Finalidade do homem, segundo o plano de Deus

Na época em que Dr. Plinio presidia a /unta Arquidiocesana da Ação Católica, era tema de debate saber qual a medula da vida espiritual. Tornando-se conveniente esclarecer um sacerdote vinculado àquele movimento, Dr. Plinio redigiu um memorando altamente orientador.  Reproduzimos aqui sua primeira parte; a segunda será transcrita no nosso próximo número.

 

É Deus quem cria e conserva todas as coisas,  por um ato livre de sua vontade onipotente. Assim,  Deus é supremo Senhor de tudo o que existe, governando toda a criação e ordenando-a para a sua glória. Os seres brutos ou inanimados são conduzidos para este fim cega e forçadamente. Os homens, porém, dotados que são de liberdade, são esclarecidos e atraídos por Deus para bem disporem a vontade e alcançarem a glória pela conformidade consciente e ativa com a vontade divina. Cumpre, pois, aos homens procederem segundo esta atração e aquele esclarecimento, para, submetendo-se livre e integralmente às determinações divinas (distinguindo-se preceito de conselho) atingirem o fim para que foram criados. E nisto consiste a perfeição, posto que o homem, como tudo o que subsiste e acontece, não tem outra realidade senão a que lhe é dada, a cada momento, por Deus. Desta forma, aquilo que depende da vontade humana deve ser posto em correspondência com os desígnios divinos, para que o homem possa conseguir a sua própria plenitude e perfeita realidade. O contrário seria frustrar a generosidade de Deus, que nos dá a existência, a vida, e a dignidade de participarmos conscientemente em sua obra pela liberdade, que nos outorgou, e que nunca deixa de respeitar.

Ordem e harmonia no homem antes do pecado original

O homem, criado por Deus no estado de justiça original, fora enriquecido da graça santificante e de outros valiosos dons que davam à sua natureza harmonia tal que ele via claramente a vontade de Deus e a cumpria com toda a facilidade, seguindo apenas os seus pendores espontâneos. A lei natural, que é a lei que Deus inscreve na consciência de cada um, como manifestação de sua vontade, era perfeitamente legível; é por isso que os nossos primeiros pais tinham as potências da alma em perfeita ordem, de tal forma esclarecida pela revelação, que a sensibilidade estava subordinada inteiramente à vontade, e esta à inteligência, a prática da lei não era penosa, mas era uma fonte de felicidade, pois tudo cooperava no homem para que ele atingisse plenamente seu fim.

* INSTRUÇÕES DE TRABALHO:
1. Atualize o trecho do texto sobre a finalidade do homem que vai de "Na época em" até "nosso próximo número.", inclusive, e reescreva-o trocando "memorando" por "documento".
2. Indique se cada afirmação abaixo está de acordo com o texto sobre a finalidade do homem. Responda sim ou não e cite as palavras do texto que decidem a questão.
(a) Os seres brutos ou inanimados são conduzidos ao seu fim de modo cego e forçado.
(b) Antes do pecado original, a prática da lei era penosa para o homem.
(c) A segunda parte do memorando é reproduzida na mesma publicação que a primeira.
3. Retome o texto sobre a finalidade do homem a partir do ponto em que ele termina.

Entradas de dados salvas
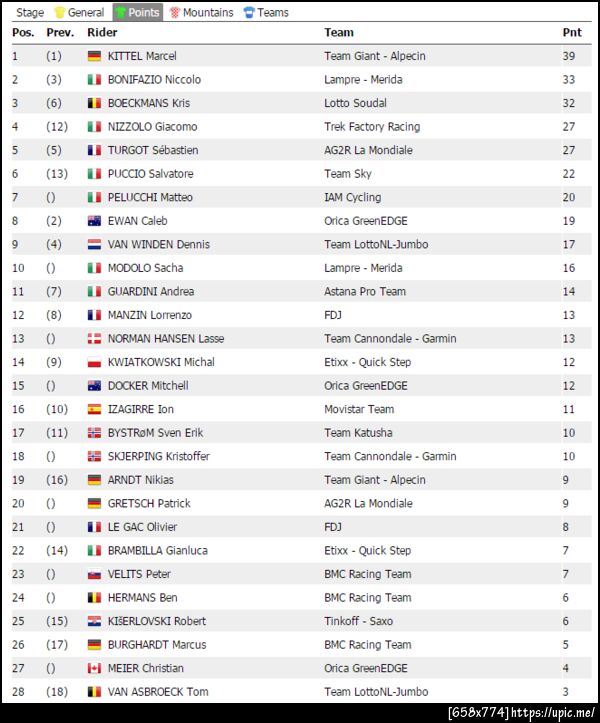 Stage General Points Mountains Teams

| Pos. | Prev. | Rider | Team | Pnt |
|---|---|---|---|---|
| 1 | (1) | KITTEL Marcel | Team Giant - Alpecin | 39 |
| 2 | (3) | BONIFAZIO Niccolo | Lampre - Merida | 33 |
| 3 | (6) | BOECKMANS Kris | Lotto Soudal | 32 |
| 4 | (12) | NIZZOLO Giacomo | Trek Factory Racing | 27 |
| 5 | (5) | TURGOT Sébastien | AG2R La Mondiale | 27 |
| 6 | (13) | PUCCIO Salvatore | Team Sky | 22 |
| 7 | () | PELUCCHI Matteo | IAM Cycling | 20 |
| 8 | (2) | EWAN Caleb | Orica GreenEDGE | 19 |
| 9 | (4) | VAN WINDEN Dennis | Team LottoNL-Jumbo | 17 |
| 10 | () | MODOLO Sacha | Lampre - Merida | 16 |
| 11 | (7) | GUARDINI Andrea | Astana Pro Team | 14 |
| 12 | (8) | MANZIN Lorrenzo | FDJ | 13 |
| 13 | () | NORMAN HANSEN Lasse | Team Cannondale - Garmin | 13 |
| 14 | (9) | KWIATKOWSKI Michal | Etixx - Quick Step | 12 |
| 15 | () | DOCKER Mitchell | Orica GreenEDGE | 12 |
| 16 | (10) | IZAGIRRE Ion | Movistar Team | 11 |
| 17 | (11) | BYSTRøM Sven Erik | Team Katusha | 10 |
| 18 | () | SKJERPING Kristoffer | Team Cannondale - Garmin | 10 |
| 19 | (16) | ARNDT Nikias | Team Giant - Alpecin | 9 |
| 20 | () | GRETSCH Patrick | AG2R La Mondiale | 9 |
| 21 | () | LE GAC Olivier | FDJ | 8 |
| 22 | (14) | BRAMBILLA Gianluca | Etixx - Quick Step | 7 |
| 23 | () | VELITS Peter | BMC Racing Team | 7 |
| 24 | () | HERMANS Ben | BMC Racing Team | 6 |
| 25 | (15) | KIšERLOVSKI Robert | Tinkoff - Saxo | 6 |
| 26 | (17) | BURGHARDT Marcus | BMC Racing Team | 5 |
| 27 | () | MEIER Christian | Orica GreenEDGE | 4 |
| 28 | (18) | VAN ASBROECK Tom | Team LottoNL-Jumbo | 3 |

[658x774] https://upic.me/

* TAREFAS RESOLVIDAS:
1.
Na época em que Dr. Plinio presidia a /unta Arquidiocesana da Ação Católica, era tema de debate saber qual a medula da vida espiritual. Tornando-se conveniente esclarecer um sacerdote vinculado àquele movimento, Dr. Plinio redigiu um documento altamente orientador.  Reproduzimos aqui sua primeira parte; a segunda será transcrita no nosso próximo número.

2.
(a) Sim: "Os seres brutos ou inanimados são conduzidos para este fim cega e forçadamente."
(b) Não: "a prática da lei não era penosa, mas era uma fonte de felicidade".
(c) Não: "a segunda será transcrita no nosso próximo número".

3.
Castigo do homem decaído

Entretanto, pelo pecado original foi quebrada esta harmonia tão maravilhosa. Como castigo da rebelião, retirou Deus o poder absoluto da inteligência sobre a vontade e de ambas sobre a sensibilidade, e assim o homem se viu em luta contra a rebelião ora brutal das paixões, ora insidiosa das más inclinações, tornando-se tantas vezes escravo de umas e de outras. Igualmente perdeu o domínio absoluto sobre a natureza criada, de que fora o rei, e os seres animados e inanimados, que a compõem, revoltaram-se contra ele, quebrando-se assim, aquela harmonia que resultava da subordinação do mundo, com suas forças e virtualidades, à inteligência superior do homem. A lei natural perdeu, na consciência humana, a primitiva nitidez; a inteligência ficou alterada em sua lucidez cristalina de outrora; e a vontade desviou-se daquela retidão admirável, que a inclinava sempre para o verdadeiro bem. Sobretudo, perdeu o homem a graça e a amizade de Deus, e o Céu se fechou para ele.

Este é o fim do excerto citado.